2.2. Deuxième champ d’hypothèses : Hypothèses liées au champ de la prévention de la répétition des violences conjugales.

Le dispositif VIRAGE est né d’une demande sociale. La DDASS Loire, puis l’Etat par l’intermédiaire de la Préfecture de la Loire vont octroyer au dispositif des subventions : quelle est la demande sociale accompagnant ces subventions ?

Nous pourrions la formuler ainsi : agir pour éviter la répétition des violences conjugales. Comment ? En permettant, par une action sociale et psychologique, aux agresseurs d’intérioriser l’interdit de violence, de reconnaître leur responsabilité, de développer un comportement de respect et de confiance vis-à-vis de leur conjointe, et dans le cas d’une séparation de ne pas reconduire les comportements violents.

Cette demande sociale est l’autre versant de la loi réprimant la violence conjugale. Le « Tu ne frapperas pas » que nous27 répétons dans les groupes de prévention est en référence à un interdit social, interdit dont l’intensité de prégnance et d’intériorisation a diminué avec la transformation profonde des structures de socialisation (famille, travail, religion…).
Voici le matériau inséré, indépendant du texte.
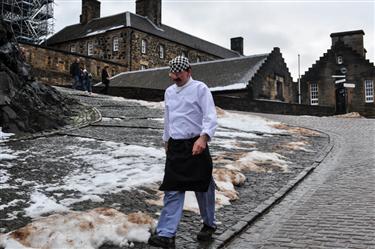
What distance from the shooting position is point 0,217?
5.34 metres

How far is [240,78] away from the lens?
35562 millimetres

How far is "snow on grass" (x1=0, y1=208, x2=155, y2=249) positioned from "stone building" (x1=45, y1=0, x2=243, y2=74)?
47.8 meters

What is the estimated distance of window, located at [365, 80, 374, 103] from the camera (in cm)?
4634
Cet interdit social par manque de relais dans la socialisation (perte de l’influence religieuse et du lien social) repose sur un effort de réflexivité d’Ego sur lui-même (Kaufmann, 2004). Ainsi, c’est à un travail sur eux-mêmes que nous convions les participants au décours des séances de groupe. C’est dire les limites d’une telle entreprise !
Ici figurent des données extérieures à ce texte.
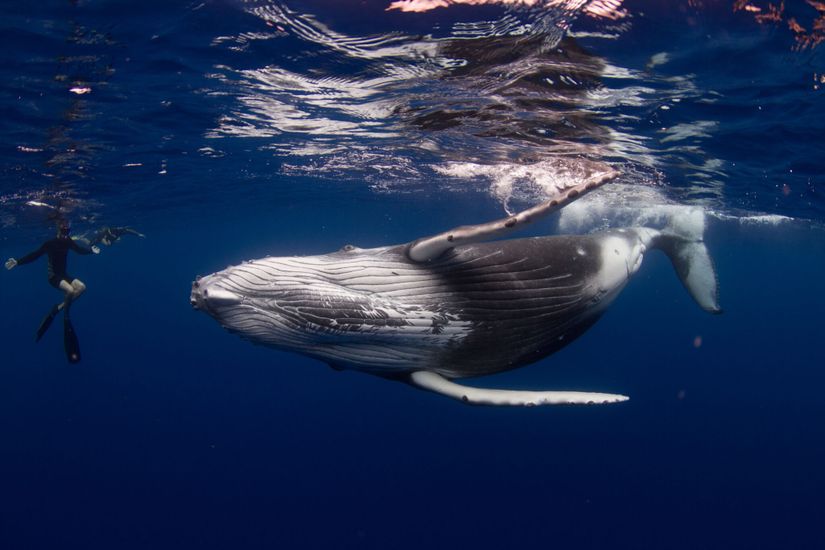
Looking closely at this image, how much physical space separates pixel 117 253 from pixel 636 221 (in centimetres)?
7260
La même demande sociale « frappera » aussi, si l’on peut dire, bientôt les agresseurs sexuels convoqués bientôt eux aussi dans des groupes mis en place par les SPIP (Service pénitentiaire d’insertion et de Probation). Les chauffards sont aussi soumis au stage de récupération des points de permis intitulé formation « post-permis sécurité routière ». En 2006, ce sont 55.598 conducteurs qui ont participé à un tel stage. Appel à la bonne volonté, à la réflexion, au bon sens, au sens civique. Notons que les stages de la Prévention routière ont bien plus de succès que nos propres groupes : cela est dû sans aucun doute au bénéfice attendu… C’est encore le cas pour les stages mis en place par le Ministère de la Justice intitulés « Stages de formation civique » destinés aux mineurs de dix à dix-huit ans. Ces stages de quelques jours constituent une réponse pénale entre l’accompagnement éducatif et une peine. Ce stage doit permettre à l’auteur des faits de prendre conscience des faits commis dans le souci de favoriser son insertion sociale par « l’ouverture à l’Autre »(extrait d’un document de la Direction de la Protection judiciaire de la jeunesse de la Loire, CAEI Saint-Etienne, 2005, p. 2).
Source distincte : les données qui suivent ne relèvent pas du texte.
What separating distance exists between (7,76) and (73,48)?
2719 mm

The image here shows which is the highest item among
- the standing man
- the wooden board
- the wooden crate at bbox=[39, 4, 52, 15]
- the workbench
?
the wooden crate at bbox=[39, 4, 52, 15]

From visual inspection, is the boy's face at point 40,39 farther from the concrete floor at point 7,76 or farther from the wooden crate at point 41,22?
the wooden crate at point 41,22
Dans notre objectif de prévention, nous faisons l’hypothèse que les modalités groupales sont un moyen de prévention et d’arrêt de la violence physique.

Car ces groupes doivent induire les effets suivants que nous tenterons de vérifier :

  • La reconnaissance des faits de violence
  • Le développement de la responsabilisation
  • Une reprise de l’estime de soi
  • L’expression d’une problématique interne liée au passé et aux relations parentales
  • L’ouverture à de nouveaux modes de communication avec le (la) conjoint(e).

Grâce à ces effets et à une intériorisation plus importante de l’interdit de violence, les participants à ces groupes de prévention deviennent demandeurs d’acquisition de nouveaux comportements basés sur une communication plus égalitaire et non violente. Il est certain que le maintien de cette nouvelle attitude réclame un prolongement de moyens variés : suivi thérapeutique individuel, thérapie familiale, mise en place de modules spécialisés…

Si nous pensions que la participation à ces séances de groupes suffisait à modifier totalement et radicalement le comportement de ces auteurs de violences, nous ferions preuve d’un grand idéalisme, d’une grande naïveté, dans une sorte de confiance aveugle en la bonne volonté naturelle. Cela réduirait le changement à l’acquisition de nouvelles habitudes, à une simple prise de conscience. En fait, le changement doit être plus global, et son contexte social et culturel bien plus difficile à modifier …

En conclusion à cette partie sur les hypothèses, il nous semble important de retenir que les auteurs présentent une triple fragilité, sociale et culturelle, dyadique et intrapsychique. Les groupes d’auteurs, adossés à la loi, agiraient à deux de ces trois niveaux – la dimension sociale n’est pas concernée directement par les objectifs - et permettraient d’éviter la répétition des actes de violences.

Notes
27.

Le « nous » comprend l’ensemble des animateurs des groupes.